Generating Compilers for Qubit Mapping and Routing

Quantum computers promise to solve important problems faster than classical computers, potentially unlocking breakthroughs in materials science, chemistry, and beyond. Optimizing compilers are key to realizing this potential, as they minimize expensive resource usage and limit error rates. A critical compilation step is qubit mapping and routing (QMR), which finds mappings from circuit qubits to qubits on a target device and plans instruction execution while satisfying the device's connectivity constraints. The challenge is that the landscape of quantum architectures is incredibly diverse and fast-evolving. Given this diversity, hundreds of papers have addressed the QMR problem for different qubit hardware, connectivity constraints, and quantum error correction schemes. We present an approach for automatically generating qubit mapping and routing compilers for arbitrary quantum architectures.
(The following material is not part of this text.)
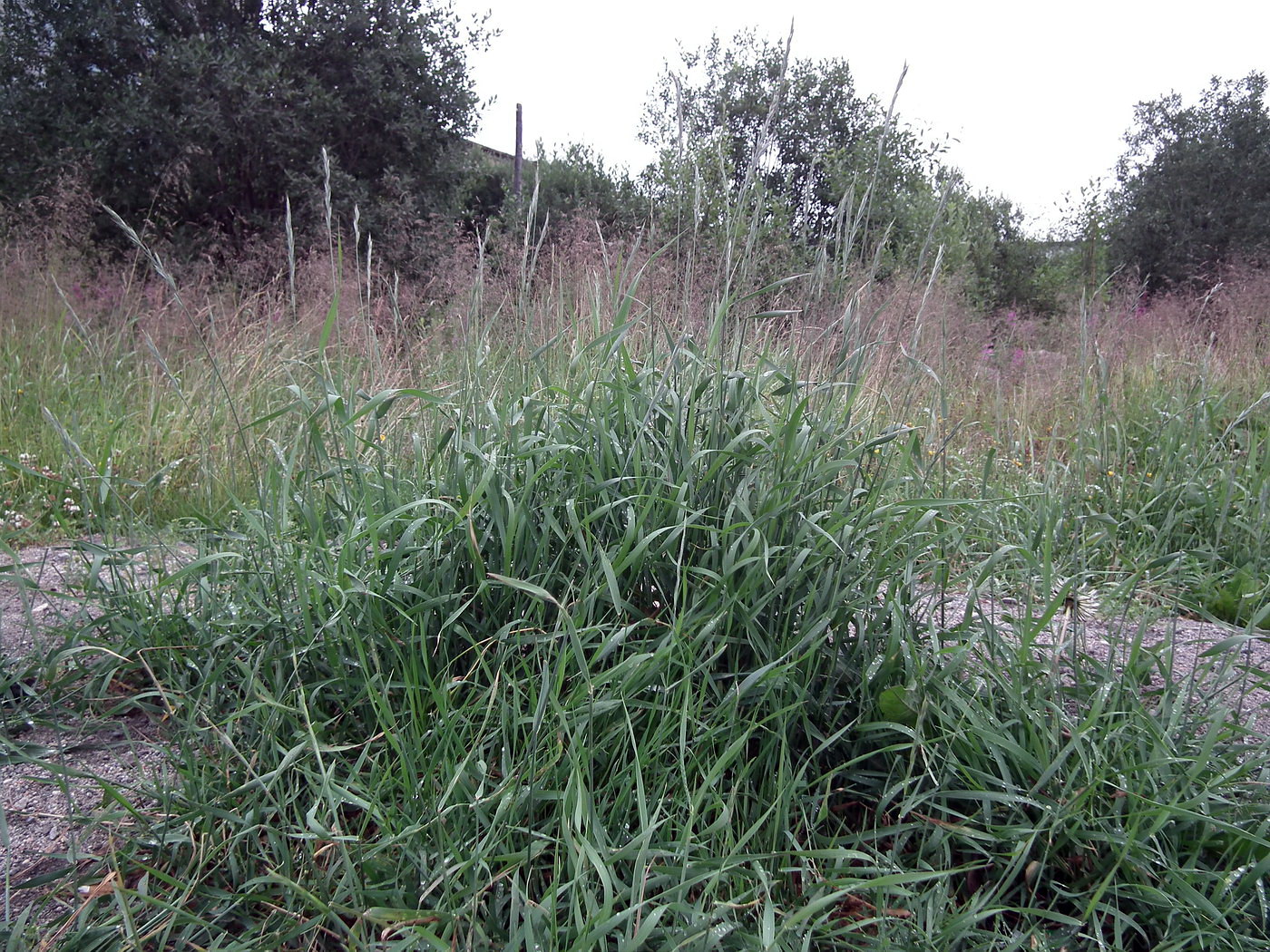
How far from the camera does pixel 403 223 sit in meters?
8.19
Though each QMR problem is different, we identify a common core structure-device state machine-that we use to formulate an abstract QMR problem. Our formulation naturally leads to a domain-specific language, Marol, for specifying QMR problems-for example, the well-studied NISQ mapping and routing problem requires only 12 lines of Marol. We demonstrate that QMR problems, defined in Marol, can be solved with a powerful parametric solver that can be instantiated for any Marol program. We evaluate our approach through case studies of important QMR problems from prior and recent work, covering noisy and fault-tolerant quantum architectures on all major hardware platforms. Our thorough evaluation shows that generated compilers are competitive with handwritten, specialized compilers in terms of runtime and solution quality. We envision that our approach will simplify development of future quantum compilers as new quantum architectures continue to emerge.